Four months ago, the Pac-12 dismissed two senior executives for failing to properly report years of overpayments by a media partner that totaled at least $50 million.
The situation was bad enough given the facts presented at the time — the media partner, later identified as Comcast, assuredly will attempt to recoup the money — but the financial damage to the Pac-12 campuses ultimately could prove much worse.
We’ll get to those gruesome details momentarily. For now, our focus is on the cleanup process:
How the schools plan to cover the shortfall if Comcast withholds at least $50 million in payments and the Pac-12 Networks, in turn, cannot meet the annual revenue distribution goals that have been baked into campus budgets.
To make the Hotline’s position clear: The athletic departments should not, under any circumstances, take the hit.
The expected reductions in distributions from the conference office to the athletic departments should be covered by the university presidents using campus reserves.
After all, the presidents are responsible for this mess, not the athletic directors.

▸ Material provided:
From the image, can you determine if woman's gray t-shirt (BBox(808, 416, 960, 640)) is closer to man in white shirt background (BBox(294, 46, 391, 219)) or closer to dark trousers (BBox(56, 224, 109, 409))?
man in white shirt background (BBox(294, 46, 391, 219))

▸ Directives:
1. Echo the Pac-12 article word for word, starting with "The situation was" and going on through "prove much worse.".
2. List every proper name that appears in the Pac-12 article.
The lines above have no connection to the Pac-12 article.

▸ Set of answers:
1.
The situation was bad enough given the facts presented at the time — the media partner, later identified as Comcast, assuredly will attempt to recoup the money — but the financial damage to the Pac-12 campuses ultimately could prove much worse.

2. Pac-12, Comcast, Pac-12 Networks, Hotline